Pour la petite histoire, Jacques Tardi a commencé sa carrière d'auteur au journal Pilote, dans les années 70, et travaille notamment avec Pierre Christin, co-auteur de "Valérian". En 1974, il publie chez Dargaud deux histoires dont il est également le dessinateur : "Adieu Brindavoine" et "Le démon des glaces". En 1976, c'est chez Casterman que sera publié le premier tome de la série Adèle Blanc-sec, "Adèle et la bête". Dans le quatrième tome de cette série, "Momies en folie" en 1978, Tardi fait mourir son héroïne.
En 1979, Casterman republie "Adieu Brindavoine", en y ajoutant une courte histoire "La fleur au fusil", et en 1981, Tardi réunit ses deux héros dans un cinquième album de la série Adèle Blanc-sec "Le secret de la salamandre" où pourtant on ne voit agir principalement que Lucien Brindavoine. Juste partage, c'est Lucien le héros, mais s'est dans la série d'Adèle que paraît l'histoire.
Ce clin d'œil est loin d'être le seul. L'enveloppe qui contient le secret de la résurrection d'Adèle est caché dans une salamandre empaillée du jardin des plantes. Cet animal est depuis toujours symbole d'immortalité, car son corps peut se régénérer. Et là est en fait la trame essentielle des histoires d'Adèle : l'homme pourra-t-il un jour lui aussi régénérer naturellement tout ou partie de son corps si complexe ? Pourrons-nous faire repousser des tissus ou même des organes entiers, et vivre ainsi éternellement ?
Mais au lieu de réunir ses deux héros par un cinquième et dernier tome qui verrait simplement la résurrection d'Adèle, et un happy end entre l'héroïne et son sauveur, Jacques Tardi décide d'allonger la sauce. Adèle ne se réveillera qu'au tout dernier moment en fin d'album, et nous devrons attendre le prochain épisode pour savoir la suite. Dommage, très dommage, car la série n'y gagne rien, et l'album traîne vraiment en longueur. On finit par se demander comment ce poivrot de Lucien va tenir encore debout jusqu'à la fin. Où alors si au dernier moment il ne va pas échanger la salamandre contre une bouteille.

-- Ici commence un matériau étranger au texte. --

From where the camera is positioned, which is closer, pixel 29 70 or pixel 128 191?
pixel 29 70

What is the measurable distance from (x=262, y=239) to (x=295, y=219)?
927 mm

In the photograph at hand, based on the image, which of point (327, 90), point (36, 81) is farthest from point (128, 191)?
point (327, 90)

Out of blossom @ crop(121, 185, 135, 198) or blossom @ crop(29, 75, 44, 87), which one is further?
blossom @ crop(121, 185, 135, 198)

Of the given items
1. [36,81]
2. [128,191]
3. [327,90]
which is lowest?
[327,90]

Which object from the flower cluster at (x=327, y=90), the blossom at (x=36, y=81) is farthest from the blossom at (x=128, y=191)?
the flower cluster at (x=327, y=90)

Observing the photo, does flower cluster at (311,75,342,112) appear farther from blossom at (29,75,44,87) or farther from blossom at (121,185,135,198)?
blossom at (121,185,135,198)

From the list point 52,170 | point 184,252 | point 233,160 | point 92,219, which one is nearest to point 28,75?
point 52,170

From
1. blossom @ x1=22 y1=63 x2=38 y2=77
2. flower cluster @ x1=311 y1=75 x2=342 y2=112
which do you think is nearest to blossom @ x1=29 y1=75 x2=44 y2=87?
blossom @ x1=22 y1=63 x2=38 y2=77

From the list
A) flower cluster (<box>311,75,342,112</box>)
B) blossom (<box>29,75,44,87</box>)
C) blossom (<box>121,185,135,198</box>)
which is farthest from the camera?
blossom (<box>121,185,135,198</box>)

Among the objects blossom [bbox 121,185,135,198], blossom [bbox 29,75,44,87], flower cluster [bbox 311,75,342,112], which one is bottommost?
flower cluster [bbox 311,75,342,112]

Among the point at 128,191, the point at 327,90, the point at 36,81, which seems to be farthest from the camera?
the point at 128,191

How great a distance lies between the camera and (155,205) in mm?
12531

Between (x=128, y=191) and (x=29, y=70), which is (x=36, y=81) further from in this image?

Bref, l'album, n'est pas mal, le dessin est bon, presque excellent, mais le scénario, qui est trop visiblement lancé pour créer une suite, n'est pas captivant du tout. Alors avant tout, jetez un coup d'œil à la critique du tome 6 pour décider ou non si celui-ci en vaut la peine.
Etrange ce tome 5...
Tardi le place d'entrée dans la continuité de "Adieu Brindavoine", rendant son héros éponyme le principal protagoniste de ce tome 5. Du coup, celui qui n'a pas lu cet album se retrouve un peu perdu dans certaines évocations, dans les relations entre certains personnages... Globalement, l'intrigue générale n'en est pas trop affectée, puisqu'Adèle passe la quasi-totalité dans une solution la maintenant dans une vie suspendue.
Mais que cet album est ennuyeux.
On voit Brindavoine se saoûler la gueule, jour après jour, pour oublier cette saloperie de guerre... On voit des financiers américains ourdir de sombres complots quasiment sans intérêt. Tardi raccroche les wagons avec une drôle d'histoire de salamandre, et puis c'est à peu près tout...
Vivement que la série se remette dans son propre cadre...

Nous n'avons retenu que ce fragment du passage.